Le polizie di tre paesi – Germania, Francia e Italia – hanno messo a fuoco un’altra tappa dell’ultimo viaggio di Anis Amri. Il 24enne tunisino, ritenuto l’autore della strage di Berlino di lunedì 19 dicembre, prima di essere ucciso a Sesto San Giovanni (Milano) è sicuramente passato da Lione. Il ministro degli Interni francesi, Bruno Le Roux, nei giorni scorsi aveva invitato alla prudenza circa il suo passaggio in territorio francese. Lo sguardo delle telecamere della stazione di Part-Dieu invece lo ha incrociato nel primo pomeriggio di giovedì, quindi il giorno prima di arrivare a Milano. Ne dà notizia Bfm-Tv citando una fonte investigativa. Infagottato, con un cappello calato in testa e lo zaino sulle spalle, l’attentatore ha acquistato un biglietto del treno Lione-Milano pagandolo in contanti (cambio previsto Chambery, ai piedi delle alpi francesi, dove però non esistono altre immagini di Amri). Alle 20,30 è a Torino-Porta Susa e intorno all’una di notte arriva alla Stazione Centrale di Milano. Non è ancora chiara solo la prima parte della fuga, quella più rocambolesca, il tratto Berlino-Lione.

Gli inquirenti milanesi intanto stanno aspettando i risultati della perizia degli investigatori tedeschi sulla pistola calibro 22 che il tunisino ha usato a Sesto San Giovanni prima di essere ucciso, ma si tratterebbe solo di una formalità per stabilire che l’arma è proprio la stessa che ha ammazzato il camionista polacco del camion lanciato contro il mercatino di natale a Berlino.

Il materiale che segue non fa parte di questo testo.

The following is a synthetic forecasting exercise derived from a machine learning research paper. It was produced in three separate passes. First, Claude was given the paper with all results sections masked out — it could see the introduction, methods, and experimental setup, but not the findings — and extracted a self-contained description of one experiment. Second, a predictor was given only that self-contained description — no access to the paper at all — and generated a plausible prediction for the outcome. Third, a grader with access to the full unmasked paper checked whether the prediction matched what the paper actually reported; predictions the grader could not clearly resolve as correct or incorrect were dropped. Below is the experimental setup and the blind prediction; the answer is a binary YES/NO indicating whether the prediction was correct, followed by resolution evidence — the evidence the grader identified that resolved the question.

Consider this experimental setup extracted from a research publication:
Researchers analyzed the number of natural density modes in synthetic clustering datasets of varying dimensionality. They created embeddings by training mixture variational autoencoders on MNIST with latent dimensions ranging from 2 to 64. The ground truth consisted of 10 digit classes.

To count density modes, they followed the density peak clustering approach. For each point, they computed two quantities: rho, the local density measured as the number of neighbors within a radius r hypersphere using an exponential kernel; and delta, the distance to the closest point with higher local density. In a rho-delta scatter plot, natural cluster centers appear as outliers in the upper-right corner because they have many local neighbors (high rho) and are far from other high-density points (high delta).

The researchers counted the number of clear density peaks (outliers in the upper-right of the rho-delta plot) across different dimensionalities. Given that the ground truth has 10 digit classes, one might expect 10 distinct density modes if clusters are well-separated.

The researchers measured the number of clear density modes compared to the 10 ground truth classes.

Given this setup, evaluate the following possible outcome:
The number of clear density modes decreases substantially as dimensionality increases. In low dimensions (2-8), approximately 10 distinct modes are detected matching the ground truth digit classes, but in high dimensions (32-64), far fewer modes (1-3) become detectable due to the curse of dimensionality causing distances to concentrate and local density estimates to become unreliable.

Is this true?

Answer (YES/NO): NO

Le indagini sono proseguite su più fronti anche durante le feste natalizie. La Procura di Milano potrebbe chiedere al ministero della Giustizia di Tunisi la documentazione relativa all’arresto del nipote di Amri, che avrebbe contatti con una presunta cellula terroristica attiva in Tunisia. Il ragazzo, interrogato dalla polizia tunisina, avrebbe detto di aver comunicato con lo zio via Telegram. Anis Amri gli avrebbe inviato soldi utilizzando il servizio postale per invitarlo a raggiungere la Germania dove avrebbe potuto militare in una presunta cellula tedesca dell’Isis.

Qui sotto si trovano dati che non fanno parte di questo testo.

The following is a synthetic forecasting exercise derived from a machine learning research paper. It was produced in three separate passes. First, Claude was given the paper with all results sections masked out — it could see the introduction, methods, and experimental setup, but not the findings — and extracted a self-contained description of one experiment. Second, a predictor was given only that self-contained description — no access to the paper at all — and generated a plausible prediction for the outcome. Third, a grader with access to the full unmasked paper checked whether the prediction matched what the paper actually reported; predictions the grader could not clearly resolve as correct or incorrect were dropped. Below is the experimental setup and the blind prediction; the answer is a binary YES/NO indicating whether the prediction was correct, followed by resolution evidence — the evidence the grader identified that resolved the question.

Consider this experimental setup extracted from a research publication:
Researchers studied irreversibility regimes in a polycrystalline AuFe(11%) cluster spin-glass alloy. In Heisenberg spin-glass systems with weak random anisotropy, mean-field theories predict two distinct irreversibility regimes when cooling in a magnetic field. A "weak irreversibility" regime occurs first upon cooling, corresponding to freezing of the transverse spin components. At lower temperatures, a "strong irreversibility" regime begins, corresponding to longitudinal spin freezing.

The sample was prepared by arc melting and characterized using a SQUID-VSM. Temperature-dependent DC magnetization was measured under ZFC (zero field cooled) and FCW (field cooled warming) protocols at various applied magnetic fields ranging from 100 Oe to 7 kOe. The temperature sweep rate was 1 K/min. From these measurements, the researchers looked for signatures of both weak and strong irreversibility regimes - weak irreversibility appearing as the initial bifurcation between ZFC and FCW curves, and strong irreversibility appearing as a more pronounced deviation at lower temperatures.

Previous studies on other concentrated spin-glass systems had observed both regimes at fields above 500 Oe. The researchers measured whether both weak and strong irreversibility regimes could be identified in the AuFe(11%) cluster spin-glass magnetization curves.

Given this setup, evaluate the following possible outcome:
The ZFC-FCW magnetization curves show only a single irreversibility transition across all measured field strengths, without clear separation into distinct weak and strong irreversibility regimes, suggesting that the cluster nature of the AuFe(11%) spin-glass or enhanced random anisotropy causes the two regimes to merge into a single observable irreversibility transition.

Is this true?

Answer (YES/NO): NO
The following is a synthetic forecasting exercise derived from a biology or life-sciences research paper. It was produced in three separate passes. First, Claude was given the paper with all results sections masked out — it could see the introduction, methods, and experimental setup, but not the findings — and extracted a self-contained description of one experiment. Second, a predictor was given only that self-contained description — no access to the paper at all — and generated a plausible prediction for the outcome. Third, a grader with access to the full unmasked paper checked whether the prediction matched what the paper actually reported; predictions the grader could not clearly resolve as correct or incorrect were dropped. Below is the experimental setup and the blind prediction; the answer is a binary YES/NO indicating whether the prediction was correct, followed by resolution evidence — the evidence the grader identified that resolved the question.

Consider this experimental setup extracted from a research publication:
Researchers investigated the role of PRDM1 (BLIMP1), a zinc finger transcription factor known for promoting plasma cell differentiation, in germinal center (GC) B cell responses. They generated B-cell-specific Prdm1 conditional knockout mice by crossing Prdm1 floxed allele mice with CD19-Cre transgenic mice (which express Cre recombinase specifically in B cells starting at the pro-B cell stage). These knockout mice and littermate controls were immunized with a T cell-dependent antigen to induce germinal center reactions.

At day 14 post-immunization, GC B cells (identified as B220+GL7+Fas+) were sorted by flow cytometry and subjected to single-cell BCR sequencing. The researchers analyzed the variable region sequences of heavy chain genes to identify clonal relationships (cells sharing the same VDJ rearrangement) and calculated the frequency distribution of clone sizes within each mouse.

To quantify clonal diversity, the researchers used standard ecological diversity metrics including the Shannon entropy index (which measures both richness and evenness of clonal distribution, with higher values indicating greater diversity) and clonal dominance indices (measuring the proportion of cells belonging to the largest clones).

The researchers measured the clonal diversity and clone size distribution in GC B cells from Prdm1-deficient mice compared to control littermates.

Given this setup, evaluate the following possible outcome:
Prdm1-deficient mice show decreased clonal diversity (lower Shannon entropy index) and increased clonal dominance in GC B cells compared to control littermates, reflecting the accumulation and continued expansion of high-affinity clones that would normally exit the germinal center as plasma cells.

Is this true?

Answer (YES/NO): NO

Per la polizia italiana ogni tipo di informazione potrebbe risultare utile per fare luce sugli eventuali contatti italiani del terrorista. Per ora non ci sono prove e quindi resta il punto di domanda sulla questione più delicata: cosa ci faceva in giro da solo alle 3 di notte a Sesto San Giovanni? Aveva un appuntamento con qualcuno o stava solo cercando di scappare da qualche altra parte? La Digos continua a visionare le telecamere di sorveglianze posizionate lungo i diversi percorsi che portano dalla Stazione Centrale a Sesto San Giovanni, mentre le segnalazioni di persone che avrebbero visto (o intravisto) Anis Amri in alcune località del milanese sarebbero del tutto ininfluenti per le indagini.

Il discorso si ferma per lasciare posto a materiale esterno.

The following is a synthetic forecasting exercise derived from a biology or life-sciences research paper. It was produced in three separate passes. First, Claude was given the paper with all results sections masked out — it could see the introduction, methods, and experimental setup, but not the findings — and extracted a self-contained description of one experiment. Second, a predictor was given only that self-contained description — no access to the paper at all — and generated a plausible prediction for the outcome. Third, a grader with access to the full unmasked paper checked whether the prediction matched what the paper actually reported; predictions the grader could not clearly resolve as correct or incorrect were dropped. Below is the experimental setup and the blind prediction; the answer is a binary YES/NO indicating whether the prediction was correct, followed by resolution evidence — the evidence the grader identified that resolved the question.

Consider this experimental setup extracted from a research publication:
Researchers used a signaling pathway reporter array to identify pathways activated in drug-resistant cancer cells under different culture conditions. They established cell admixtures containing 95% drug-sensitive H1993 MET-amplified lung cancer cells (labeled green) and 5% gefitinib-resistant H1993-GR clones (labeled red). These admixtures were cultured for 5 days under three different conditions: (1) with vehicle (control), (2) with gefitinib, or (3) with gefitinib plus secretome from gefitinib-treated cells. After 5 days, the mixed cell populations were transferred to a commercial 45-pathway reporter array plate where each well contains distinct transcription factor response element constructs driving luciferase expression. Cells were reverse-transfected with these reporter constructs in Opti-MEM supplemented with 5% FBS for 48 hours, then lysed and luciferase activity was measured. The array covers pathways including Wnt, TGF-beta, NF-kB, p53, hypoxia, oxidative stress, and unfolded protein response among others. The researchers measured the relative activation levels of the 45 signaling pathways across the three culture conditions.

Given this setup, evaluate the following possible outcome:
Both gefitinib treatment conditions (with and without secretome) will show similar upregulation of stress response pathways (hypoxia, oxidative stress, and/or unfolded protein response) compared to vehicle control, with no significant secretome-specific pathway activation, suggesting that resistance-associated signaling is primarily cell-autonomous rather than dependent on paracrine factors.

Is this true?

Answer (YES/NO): NO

Alcune risposte su eventuali contatti italiani potrebbero arrivare nei prossimi giorni dal cellulare trovato sul camion e dalla scheda sim trovata nello zaino. Sono i quattro anni trascorsi da Anis Amri nelle carceri italiane a rendere verosimile questa ipotesi, anche se l’epilogo di Sesto fa pensare a un uomo solo e senza protezioni. Gli uomini dell’antiterrorismo hanno preso in considerazione anche l’ipotesi che la tappa italiana dovesse servire per procurarsi un documento falso, visto che in Germania il tunisino era stato fermato la prima volta con un documento italiano. Ma sono solo congetture, anche fantasiose, per ora prive di riscontri oggettivi.

Il corpo di Anis Amri non è stato sepolto nonostante sia già stata effettuata l’autopsia. La ricerca di “nuovi elementi” prosegue.